> [To do]:
The answer must repeat each line of the material exactly.

> [Provided material]:

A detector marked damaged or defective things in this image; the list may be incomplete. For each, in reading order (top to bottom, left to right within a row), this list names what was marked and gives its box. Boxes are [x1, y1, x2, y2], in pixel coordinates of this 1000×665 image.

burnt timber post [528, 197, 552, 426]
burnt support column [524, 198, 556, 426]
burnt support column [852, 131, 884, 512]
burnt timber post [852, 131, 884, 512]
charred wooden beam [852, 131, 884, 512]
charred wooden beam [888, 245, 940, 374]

> [Answer space]:
A detector marked damaged or defective things in this image; the list may be incomplete. For each, in reading order (top to bottom, left to right within a row), this list names what was marked and gives its box. Boxes are [x1, y1, x2, y2], in pixel coordinates of this 1000×665 image.

burnt timber post [528, 197, 552, 426]
burnt support column [524, 198, 556, 426]
burnt support column [852, 131, 884, 512]
burnt timber post [852, 131, 884, 512]
charred wooden beam [852, 131, 884, 512]
charred wooden beam [888, 245, 940, 374]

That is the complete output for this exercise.